Un mythe semble solidement ancré dans l'esprit de partisans de cette loi spéciale qui bâillonne le mouvement étudiant. Un mythe selon lequel les opposants à cette loi cautionnent la violence et l'intimidation contre des étudiants sages qui ne demandent qu'à rentrer en classe.
Selon ce raisonnement simpliste, il n'y aurait donc que deux postures possibles dans ce conflit: soit vous êtes pour la loi spéciale, soit vous êtes pour la violence et l'intimidation. Comme si on ne pouvait être à la fois contre l'une et l'autre. Comme si on ne pouvait raisonnablement être pour le retour en classe de tous les étudiants, quel que soit leur point de vue dans ce débat, dans les meilleures conditions qui soient.
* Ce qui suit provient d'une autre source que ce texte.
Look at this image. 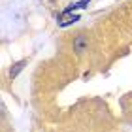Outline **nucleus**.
Segmentation results:
<instances>
[{"mask_svg":"<svg viewBox=\"0 0 132 132\" xmlns=\"http://www.w3.org/2000/svg\"><path fill=\"white\" fill-rule=\"evenodd\" d=\"M79 21V15H61V21H59V25L61 27H68L72 23Z\"/></svg>","mask_w":132,"mask_h":132,"instance_id":"4","label":"nucleus"},{"mask_svg":"<svg viewBox=\"0 0 132 132\" xmlns=\"http://www.w3.org/2000/svg\"><path fill=\"white\" fill-rule=\"evenodd\" d=\"M27 59H23V61H19V62H15L13 66H11V70H10V77H17V76H19V72L23 70V68H25V66H27Z\"/></svg>","mask_w":132,"mask_h":132,"instance_id":"3","label":"nucleus"},{"mask_svg":"<svg viewBox=\"0 0 132 132\" xmlns=\"http://www.w3.org/2000/svg\"><path fill=\"white\" fill-rule=\"evenodd\" d=\"M87 45H89L87 36H77V38L74 40V51H77V53H83L87 49Z\"/></svg>","mask_w":132,"mask_h":132,"instance_id":"2","label":"nucleus"},{"mask_svg":"<svg viewBox=\"0 0 132 132\" xmlns=\"http://www.w3.org/2000/svg\"><path fill=\"white\" fill-rule=\"evenodd\" d=\"M89 4H91V0H79V2H76V4H70L66 10H62V13H61V15H70L72 11H76V10H83V8H87Z\"/></svg>","mask_w":132,"mask_h":132,"instance_id":"1","label":"nucleus"}]
</instances>
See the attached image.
Voilà des semaines que des voix s'élèvent pour dire qu'il n'appartient pas aux tribunaux et à la police de régler un conflit politique qui s'enlise. Voilà des semaines que, par entêtement ou simple calcul politique, le gouvernement Charest ignore ces voix de la raison. Quatorze semaines plus tard, il est pour le moins ironique de voir ce même gouvernement se poser aussi brutalement en grand défenseur de la loi et l'ordre pour désamorcer une crise qu'il a lui-même nourrie. Il est ironique de l'entendre parler de «liberté» alors qu'il adopte une loi aux relents duplessistes qui brime la liberté d'expression et d'association. Et il est pour le moins paradoxal de l'entendre en appeler à l'urgence d'une paix sociale alors qu'il signe ce que les leaders étudiants ont qualifié de «déclaration de guerre».
«Déclaration de guerre» aux étudiants. L'expression est sans doute outrancière. Mais on conviendra que le refus d'en arriver à une solution négociée, réclamée à l'unisson par des carrés rouges, verts et blancs, n'est pas tout à fait un calumet de la paix. Une loi qui restreint de façon importante le droit d'association et d'expression et qui donne des pouvoirs accrus aux policiers, non plus.
Avec cette loi spéciale, toute personne qui organise une manifestation de 50 personnes ou plus pourra difficilement le faire sans être inquiétée par la police. Il faudra en donner tous les détails par écrit au moins huit heures à l'avance, le lieu, le parcours, la durée... Les policiers pourront ordonner un changement de lieu s'ils estiment qu'il y a des «risques graves pour la sécurité publique». C'est tout juste si on ne demande pas aux manifestants de fournir la liste de leurs slogans avant de prendre la rue.
Des amendes très salées allant jusqu'à 125 000$ attendent les dissidents et les associations étudiantes qui pourront être tenues responsables d'actes de casseurs qu'elles ne cautionnent pas. On pourra leur couper les vivres, c'est-à-dire mettre fin aux cotisations étudiantes qui constituent leur oxygène. «Est-ce que je peux contrôler tous mes membres? La réponse honnête est non», a dit hier la présidente de la FEUQ, Martine Desjardins, visiblement indignée.
On pourrait se croire dans une mauvaise pièce de théâtre improvisée. Mais le gouvernement semble savoir parfaitement ce qu'il fait. Il sait très bien dans quel sens le vent souffle. Les résultats du sondage CROP, publiés dans nos pages aujourd'hui, nous disent que 60% des Québécois croient l'attitude du gouvernement justifiée. Soixante-cinq pour cent croient que celle des étudiants ne l'est pas. Les deux tiers s'y disent en faveur de cette loi spéciale.
«En politique, ce qui est cru devient plus important que ce qui est vrai», a dit Talleyrand. Qu'importe si le gouvernement a géré ce conflit de façon lamentable en le laissant pourrir. Qu'importe si cette loi matraque rentable sur le plan politique est foncièrement injuste. Ce n'est pas ce qui a été retenu. Ainsi accepte-t-on une dérive autoritaire au nom de la liberté. Triste ironie.